Selling the hospitals is the latest proposed solution for the troubled county-owned centers, which have faced annual losses for years and lag behind nearby hospitals in technology and facilities.
Though the three centers collectively serve about 180,000 patients a year, nearly 25 percent of them are uninsured, leaving the hospital in the red. State and county officials have been at odds with hospital leaders for years over management decisions, approving temporary funding to keep the hospitals running. Recent studies have indicated it could take more than $200 million to settle debts and upgrade the centers.

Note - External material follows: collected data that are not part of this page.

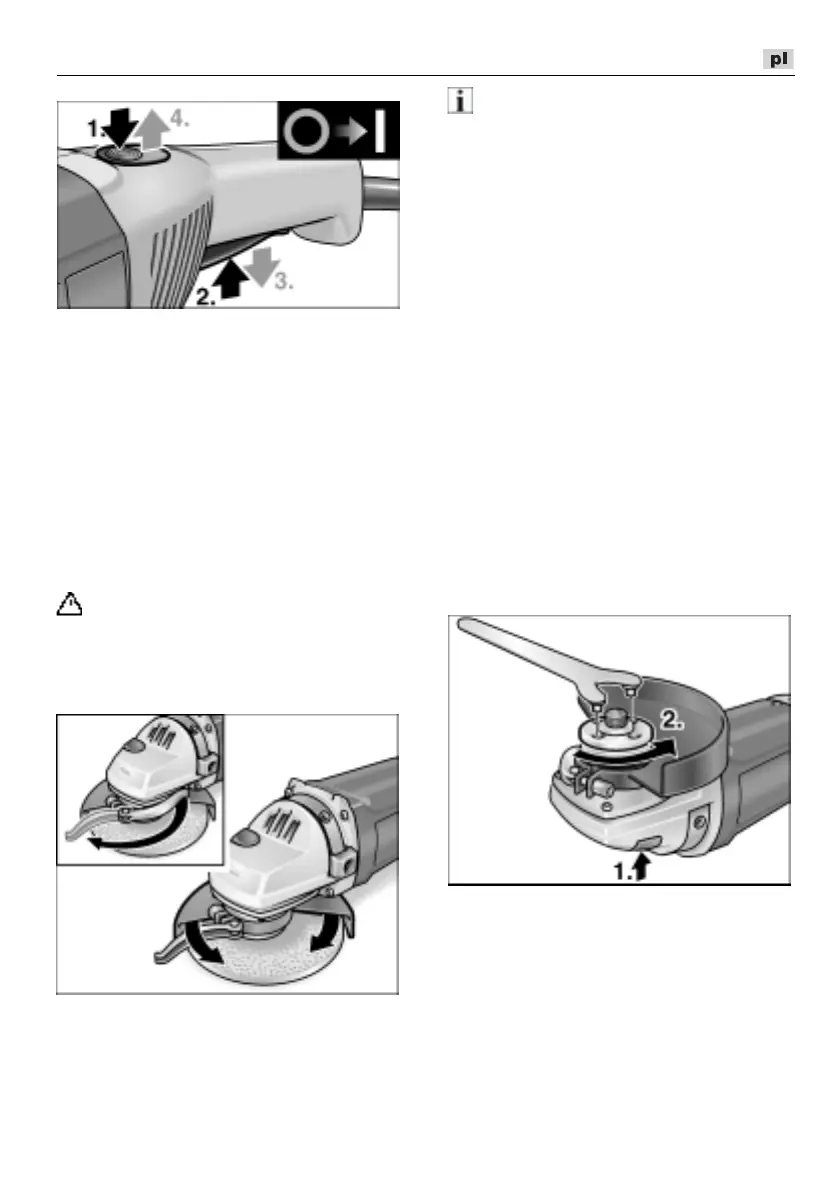 pl

1.

4.

2.

3.

2.

1.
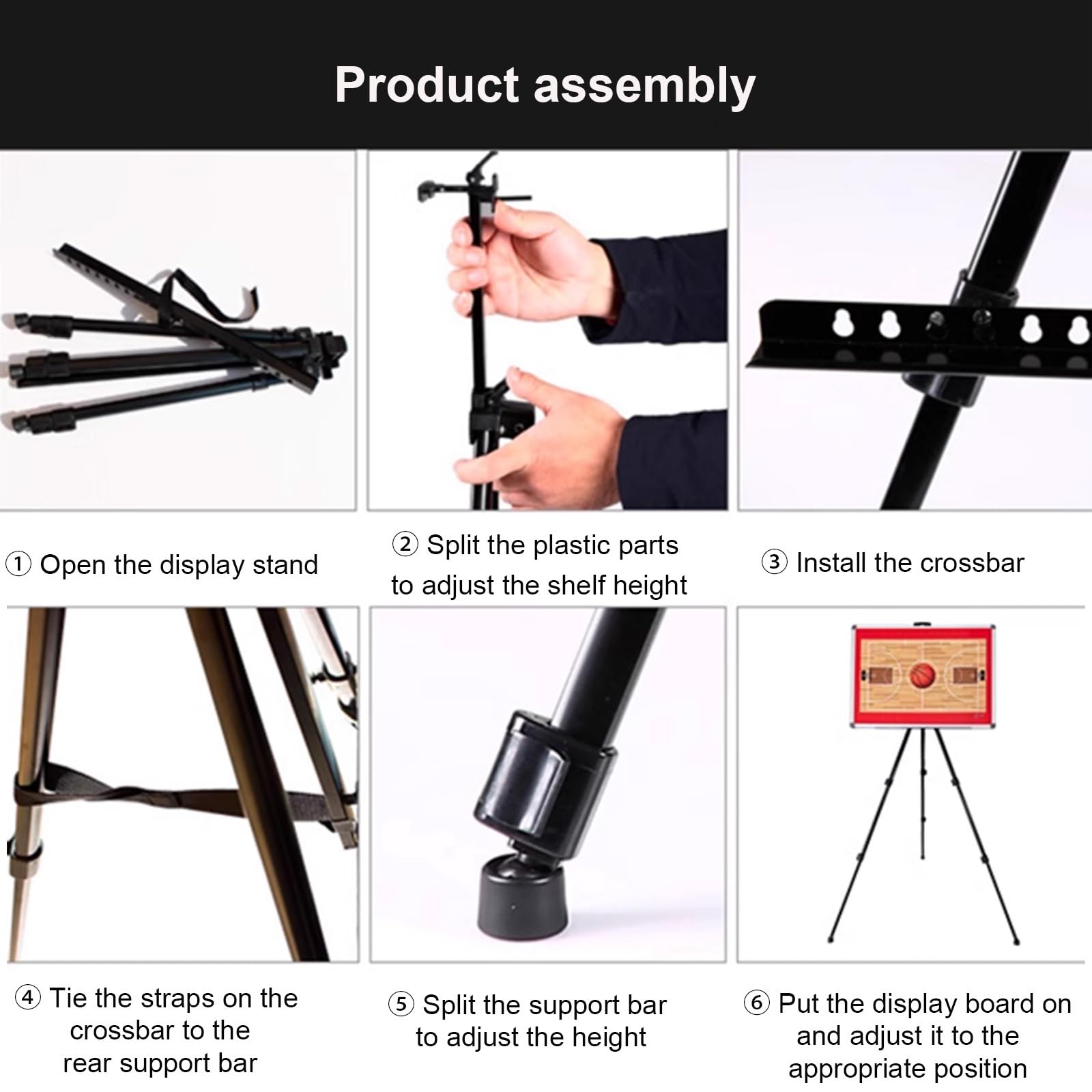 Product assembly

① Open the display stand

② Split the plastic parts to adjust the shelf height

③ Install the crossbar

④ Tie the straps on the crossbar to the rear support bar

⑤ Split the support bar to adjust the height

⑥ Put the display board on and adjust it to the appropriate position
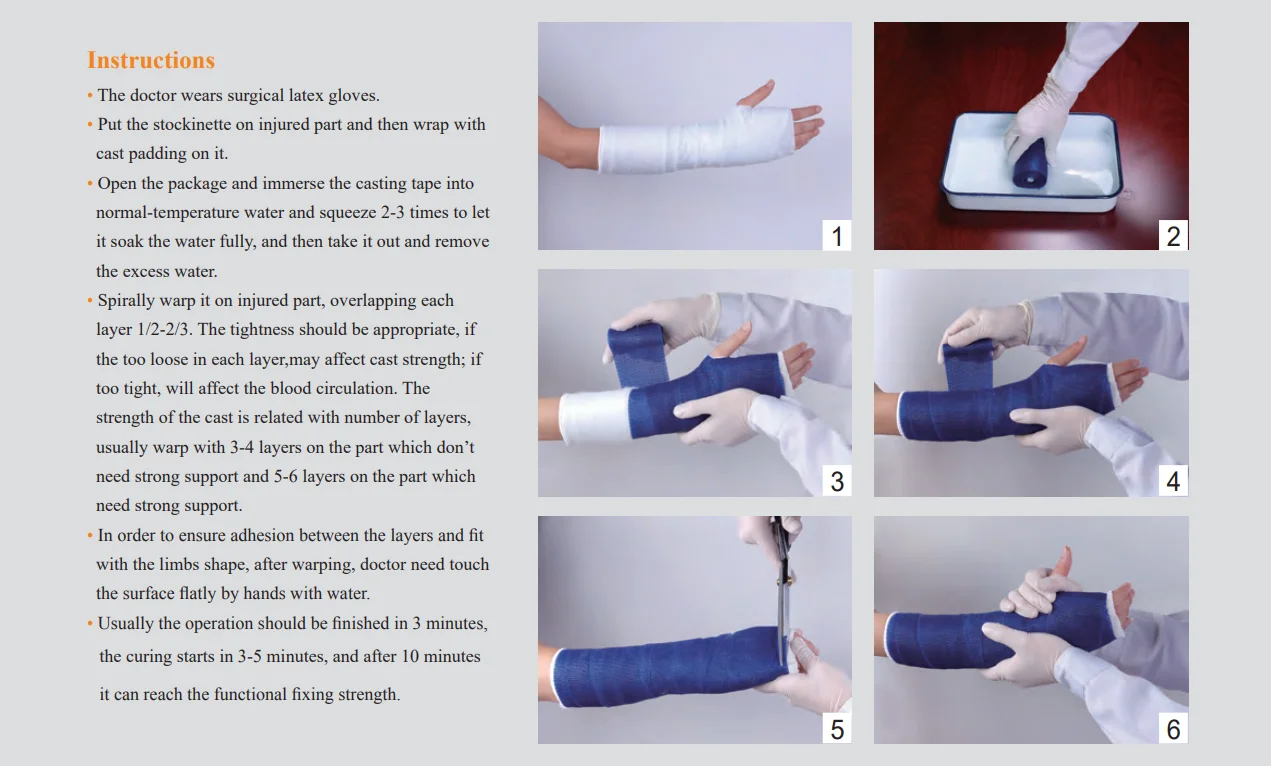 Instructions

• The doctor wears surgical latex gloves.

• Put the stockinette on injured part and then wrap with cast padding on it.

• Open the package and immerse the casting tape into normal-temperature water and squeeze 2-3 times to let it soak the water fully, and then take it out and remove the excess water.

• Spirally warp it on injured part, overlapping each layer 1/2-2/3. The tightness should be appropriate, if the too loose in each layer,may affect cast strength; if too tight, will affect the blood circulation. The strength of the cast is related with number of layers, usually warp with 3-4 layers on the part which don't need strong support and 5-6 layers on the part which need strong support.

• In order to ensure adhesion between the layers and fit with the limbs shape, after warping, doctor need touch the surface flatly by hands with water.

• Usually the operation should be finished in 3 minutes, the curing starts in 3-5 minutes, and after 10 minutes it can reach the functional fixing strength.

1

2

3

4

5

6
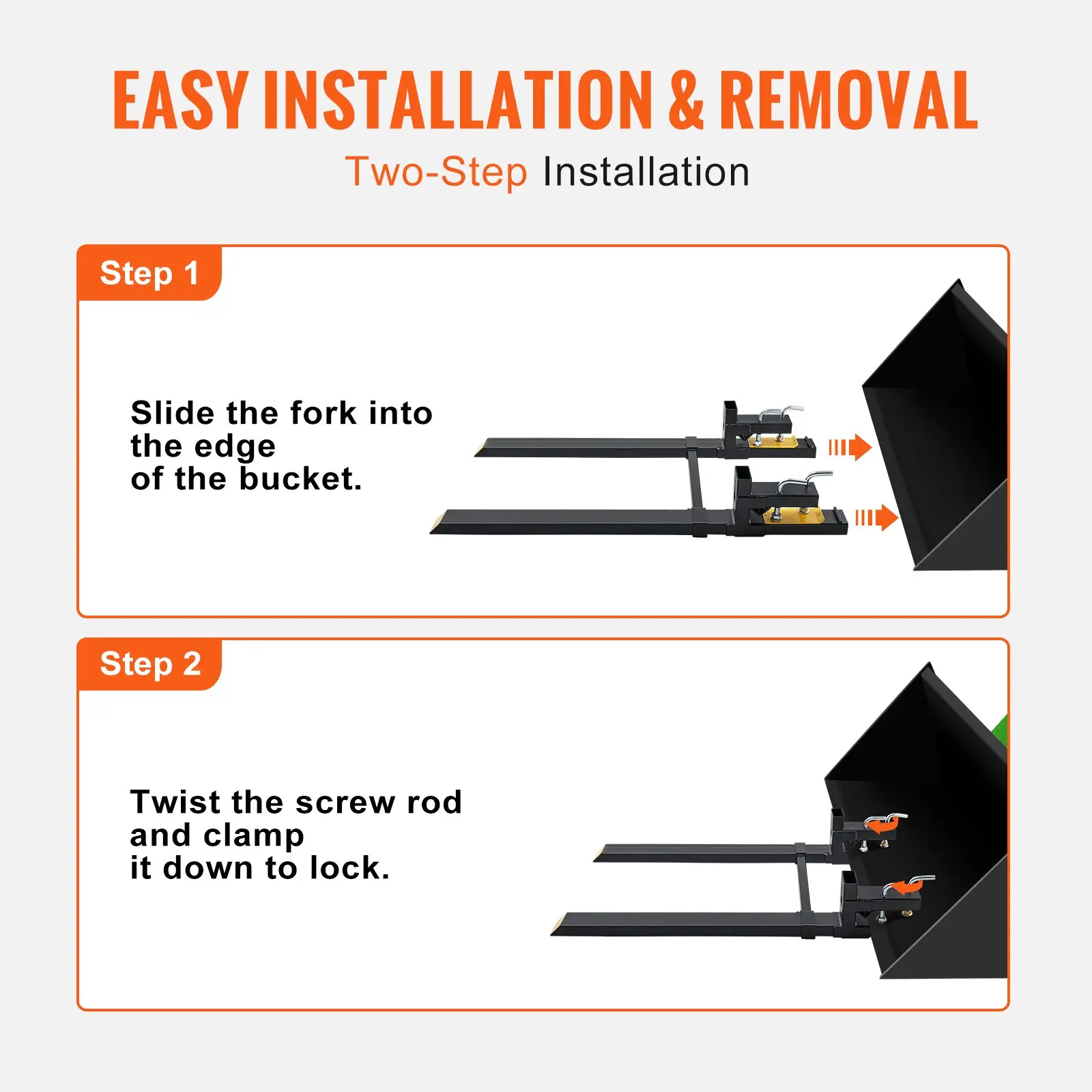 EASY INSTALLATION & REMOVAL
Two-Step Installation

Step 1

Slide the fork into the edge of the bucket.

Step 2

Twist the screw rod and clamp it down to lock.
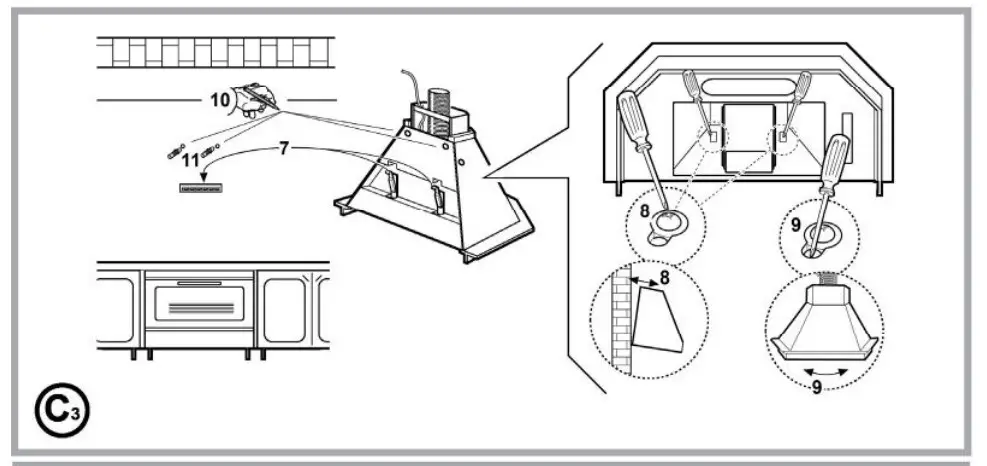 10
11
7
8
9
8
9
C3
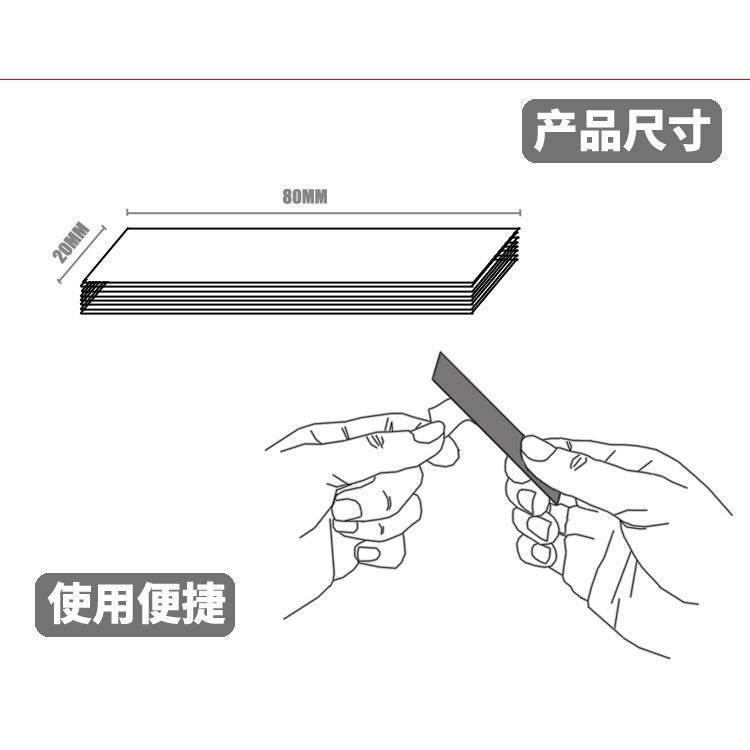 产品尺寸

80MM

20MM

使用便捷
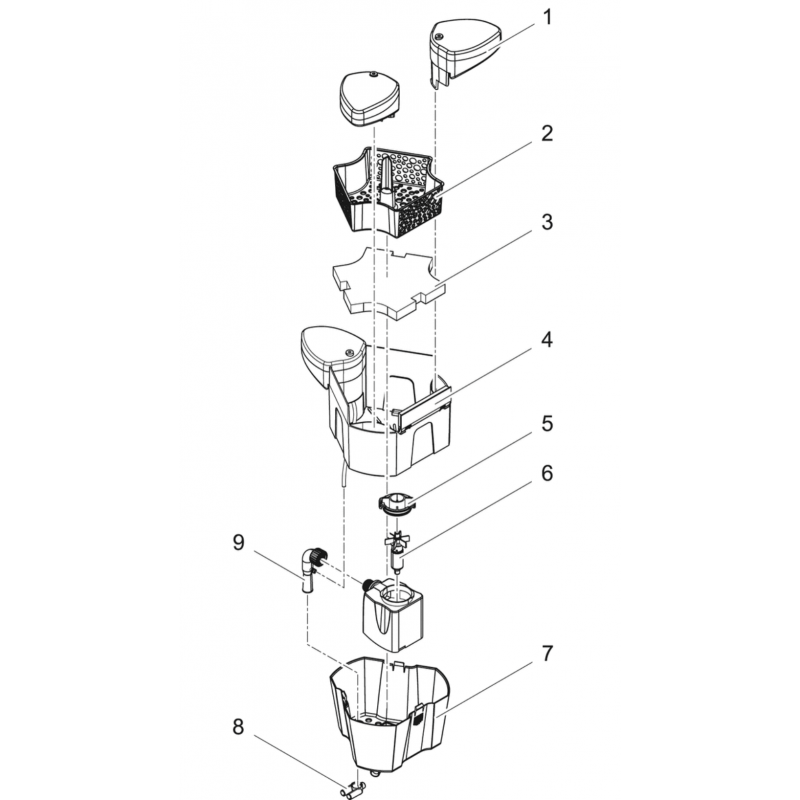 1
2
3
4
5
6
9
7
8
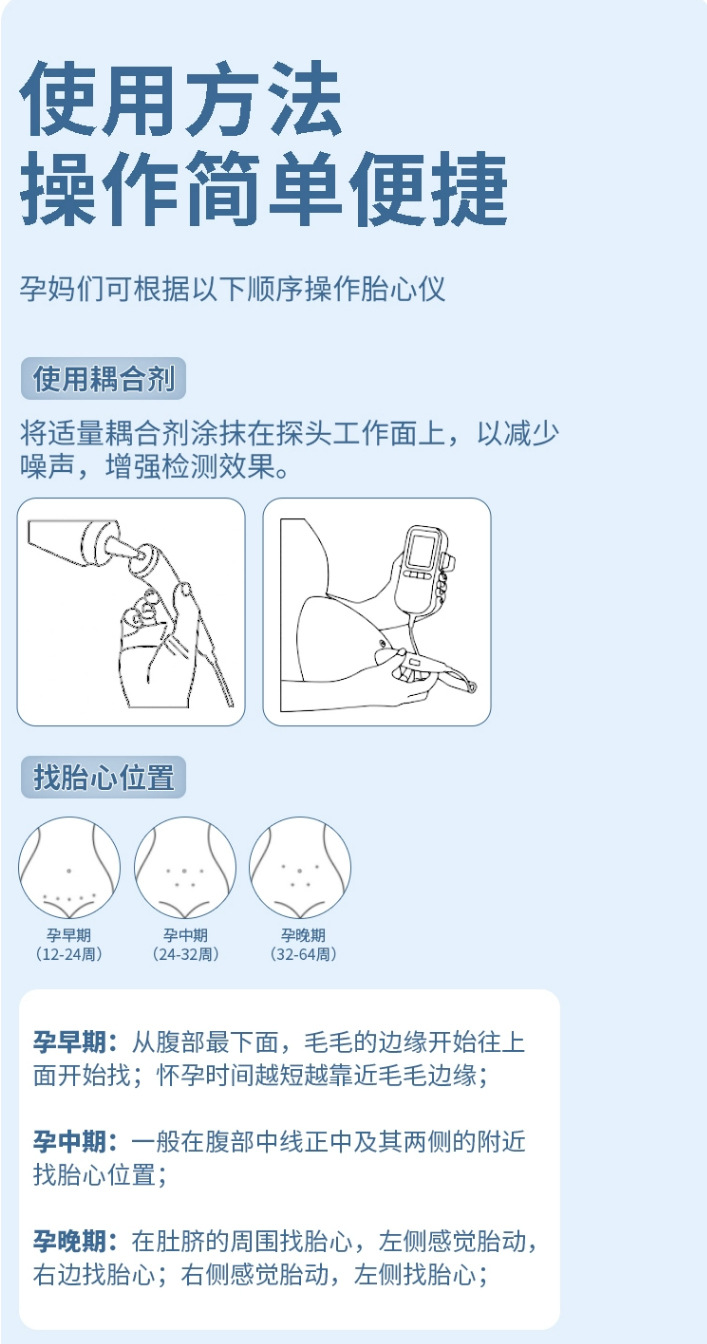 使用方法
操作简单便捷

孕妈们可根据以下顺序操作胎心仪

使用耦合剂

将适量耦合剂涂抹在探头工作面上，以减少噪声，增强检测效果。

找胎心位置

孕早期
（12-24周）

孕中期
（24-32周）

孕晚期
（32-64周）

孕早期：从腹部最下面，毛毛的边缘开始往上面开始找；怀孕时间越短越靠近毛毛边缘；

孕中期：一般在腹部中线正中及其两侧的附近找胎心位置；

孕晚期：在肚脐的周围找胎心，左侧感觉胎动，右边找胎心；右侧感觉胎动，左侧找胎心；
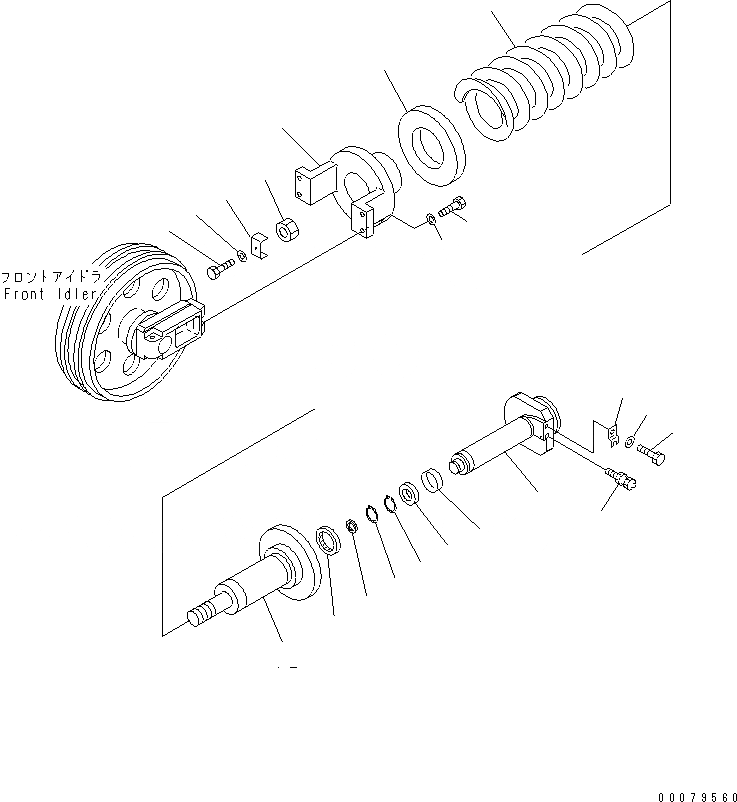 フロントアイドラ
Front Idler

00079560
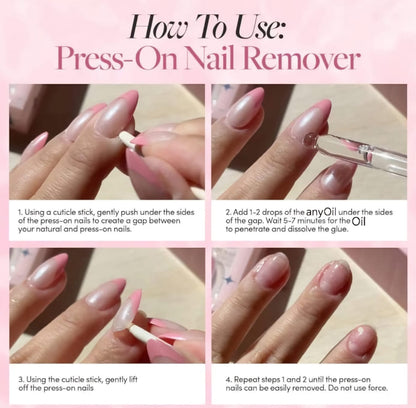 How To Use:
Press-On Nail Remover

1. Using a cuticle stick, gently push under the sides of the press-on nails to create a gap between your natural and press-on nails.

2. Add 1-2 drops of the anyOil under the sides of the gap. Wait 5-7 minutes for the Oil to penetrate and dissolve the glue.

3. Using the cuticle stick, gently lift off the press-on nails

4. Repeat steps 1 and 2 until the press-on nails can be easily removed. Do not use force.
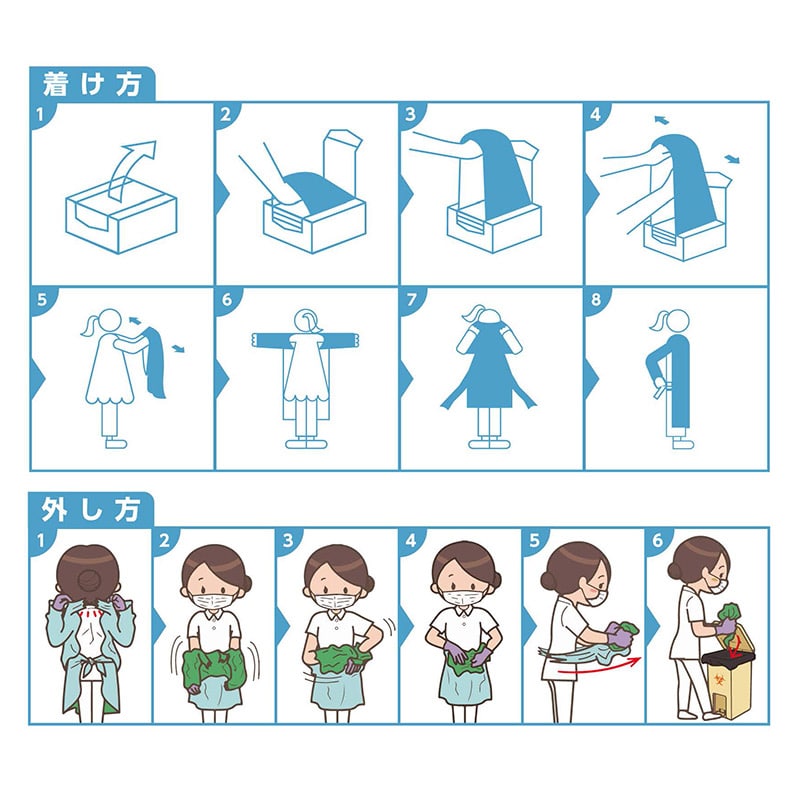 着け方

1

2

3

4

5

6

7

8

外し方

1

2

3

4

5

6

State and county lawmakers agreed last spring to create the independent hospital authority to handle selling off the public hospitals. The group is supposed to bring a deal to the General Assembly for approval in the 2009 session that begins in January.
The sale is not expected to turn a profit. Instead, it will divest the county and state of responsibility for the system's annual operations. State and county officials have agreed to pay the new buyer $174 million over the first five years to help a healthcare company revitalize the aging centers.
The 75 teaser letters were sent to companies that are in the Washington, D.C.- area or have expressed interest in the county hospital system in the past. Callanan said responses to the first round of letters would be used to begin vetting buyers and hammering out a potential agreement – though he warned that the public won't know many of the details during the process.
"Every step will not be laid out in the newspaper," he told the authority. "No one would negotiate in that kind of atmosphere."
No interested buyers responded to the first round of letters that went out last week, though Callanan said he expects responses soon.
Callanan and authority members said that members will insist that a potential buyer provide the current level of service at the hospitals and honor existing agreements with the local labor union.
"We will consider their history of labor relations and the fact that there is a bargaining agreement" at the hospitals, said authority member Karen Johnson-Shaheed.
The hospital authority will meet Oct. 20 in Bowie to discuss its progress.